Problem: Continue the CIU award terms from the point where they stop.

Document section:
____________

Voluntary resignationIn the event of termination of your employment with the Company due to your voluntary resignation, unvested CIUs will forfeit on the date of termination of employment.
Termination For Cause** or Gross Misconduct**In the event of termination of your employment with the Company for Cause or Gross Misconduct, any unvested CIUs will forfeit on the date of termination of employment or the date of the actions giving rise to Cause or Gross Misconduct, as determined by the Company.
* Active service is defined as the period you are actively working at your assigned, required or approved work location performing your normal assigned duties and responsibilities. Notice period whether satisfied by continued employment or approved garden leave is considered active service.



** “Cause” and “Gross Misconduct” are defined in the Pitney Bowes Inc. Key Employees Incentive Plan.

If your employment with the Company terminates and you are subsequently rehired by the Company, your subsequent employment will not reinstate your rights under this CIU award or any other award(s) granted to you prior to your termination from employment.

The CIUs and all amounts payable in respect of the CIUs are subject to the Company’s clawback policies and the recoupment provisions of the Plan.

Income and Tax Withholding at Vesting
For income tax consequences of your award, please refer to the Tax Summary for your country which can be found by accessing your Shareworks account with Morgan Stanley at Work at https://shareworks.solium.com/. The Company will withhold all required taxes pursuant to the laws of the local jurisdiction. By accepting this award, you authorize the Company to withhold appropriate taxes and other required payments, if, and when it determines the award becomes taxable to you.


Income from CIUs Are Not Considered Compensation for Benefit Plan Purposes
Any income related to CIUs will not be considered regular compensation for purposes of severance, resignation, termination, end of service payments, bonuses, long-service awards, pension or retirement benefits or similar payments, whether under statutory or common law.

____________

Record list:
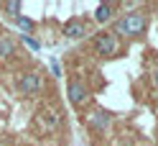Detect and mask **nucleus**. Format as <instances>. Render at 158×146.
Segmentation results:
<instances>
[{"label": "nucleus", "mask_w": 158, "mask_h": 146, "mask_svg": "<svg viewBox=\"0 0 158 146\" xmlns=\"http://www.w3.org/2000/svg\"><path fill=\"white\" fill-rule=\"evenodd\" d=\"M145 15L143 13H127L123 15L120 21H115V33H123V36H138L145 31Z\"/></svg>", "instance_id": "1"}, {"label": "nucleus", "mask_w": 158, "mask_h": 146, "mask_svg": "<svg viewBox=\"0 0 158 146\" xmlns=\"http://www.w3.org/2000/svg\"><path fill=\"white\" fill-rule=\"evenodd\" d=\"M87 123H89L92 128H97V131H105L107 126H110V115L102 113V110H94V113L87 115Z\"/></svg>", "instance_id": "6"}, {"label": "nucleus", "mask_w": 158, "mask_h": 146, "mask_svg": "<svg viewBox=\"0 0 158 146\" xmlns=\"http://www.w3.org/2000/svg\"><path fill=\"white\" fill-rule=\"evenodd\" d=\"M110 18H112V5L110 3L97 5V11H94V21L97 23H105V21H110Z\"/></svg>", "instance_id": "8"}, {"label": "nucleus", "mask_w": 158, "mask_h": 146, "mask_svg": "<svg viewBox=\"0 0 158 146\" xmlns=\"http://www.w3.org/2000/svg\"><path fill=\"white\" fill-rule=\"evenodd\" d=\"M15 23L21 26V31H26V33H28V31H33V21H31V18H23V15H18V18H15ZM26 33H23V36H26Z\"/></svg>", "instance_id": "10"}, {"label": "nucleus", "mask_w": 158, "mask_h": 146, "mask_svg": "<svg viewBox=\"0 0 158 146\" xmlns=\"http://www.w3.org/2000/svg\"><path fill=\"white\" fill-rule=\"evenodd\" d=\"M153 82H156V85H158V69H156V74H153Z\"/></svg>", "instance_id": "13"}, {"label": "nucleus", "mask_w": 158, "mask_h": 146, "mask_svg": "<svg viewBox=\"0 0 158 146\" xmlns=\"http://www.w3.org/2000/svg\"><path fill=\"white\" fill-rule=\"evenodd\" d=\"M84 33H87V26L79 23V21H69V23L64 26V36H66V38H82Z\"/></svg>", "instance_id": "7"}, {"label": "nucleus", "mask_w": 158, "mask_h": 146, "mask_svg": "<svg viewBox=\"0 0 158 146\" xmlns=\"http://www.w3.org/2000/svg\"><path fill=\"white\" fill-rule=\"evenodd\" d=\"M87 97H89V92H87L84 82H79V80L69 82V100H72V105H82Z\"/></svg>", "instance_id": "4"}, {"label": "nucleus", "mask_w": 158, "mask_h": 146, "mask_svg": "<svg viewBox=\"0 0 158 146\" xmlns=\"http://www.w3.org/2000/svg\"><path fill=\"white\" fill-rule=\"evenodd\" d=\"M18 90H21L23 95H33L41 90V77H38L36 72H28L23 77H18Z\"/></svg>", "instance_id": "2"}, {"label": "nucleus", "mask_w": 158, "mask_h": 146, "mask_svg": "<svg viewBox=\"0 0 158 146\" xmlns=\"http://www.w3.org/2000/svg\"><path fill=\"white\" fill-rule=\"evenodd\" d=\"M15 51V44L10 38H0V56H10Z\"/></svg>", "instance_id": "9"}, {"label": "nucleus", "mask_w": 158, "mask_h": 146, "mask_svg": "<svg viewBox=\"0 0 158 146\" xmlns=\"http://www.w3.org/2000/svg\"><path fill=\"white\" fill-rule=\"evenodd\" d=\"M38 126L46 128V131H54L59 126V113L56 110H41L38 113Z\"/></svg>", "instance_id": "5"}, {"label": "nucleus", "mask_w": 158, "mask_h": 146, "mask_svg": "<svg viewBox=\"0 0 158 146\" xmlns=\"http://www.w3.org/2000/svg\"><path fill=\"white\" fill-rule=\"evenodd\" d=\"M94 49H97L100 54H107V56H110V54L117 51V41H115L112 33H100V36L94 38Z\"/></svg>", "instance_id": "3"}, {"label": "nucleus", "mask_w": 158, "mask_h": 146, "mask_svg": "<svg viewBox=\"0 0 158 146\" xmlns=\"http://www.w3.org/2000/svg\"><path fill=\"white\" fill-rule=\"evenodd\" d=\"M3 8H5V11L10 13V15H15V18H18V13H21V3H15V0H10V3H5Z\"/></svg>", "instance_id": "11"}, {"label": "nucleus", "mask_w": 158, "mask_h": 146, "mask_svg": "<svg viewBox=\"0 0 158 146\" xmlns=\"http://www.w3.org/2000/svg\"><path fill=\"white\" fill-rule=\"evenodd\" d=\"M23 41L31 46V49H38V41H36V38H31V36H23Z\"/></svg>", "instance_id": "12"}]
</instances>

____________

Response below:
No Vested Rights in Future Awards; Waiver of Claims
This award is granted solely on a discretionary basis considering past and expected future performance and is not intended to create a right or entitlement. This award does not create a right to or expectation of future employment with the Company. You do not have any vested right to continue to receive future CIU awards, nor shall any CIUs granted to you become a benefit or entitlement of employment. You will have no rights, claim or entitlement to compensation or damages as a result of your termination of employment for any reason whatsoever (whether or not in breach of contract or local law), insofar as these rights, claim or entitlement arise or may arise from (i) the vesting of your CIUs, (ii) your ceasing to have rights under or be entitled to any award as a result of such termination or (iii) loss or diminution in value of the award as a result of such termination, and you irrevocably release the Company and its affiliates, as applicable, from any such rights, entitlement or claim that may arise. If, notwithstanding the foregoing, any such right or claim is found by a court of competent jurisdiction to have arisen, then, by accepting this award, you will be deemed to have irrevocably waived your entitlement to pursue such rights or claim.

Limits on Transfer of Awards
Neither this CIU award nor any right under any this CIU award shall be assignable, alienable, pledgeable, attachable, encumberable, saleable, or transferable by you other than by will or by the laws of descent and distribution (or, in the case of Awards that are forfeited or canceled, to the Company). Any purported assignment, sale or transfer thereof shall be void and unenforceable against the Company. If the Committee so indicates in writing to you, you may designate one or more beneficiaries who may exercise your rights under this CIU agreement and receive any property distributable with respect to this CIU award upon your death or Total Disability. Amounts payable under this CIU award, and any rights under this CIU award, shall be payable or exercisable, during your lifetime only by you or, if permissible under applicable law, by your guardian or legal representative.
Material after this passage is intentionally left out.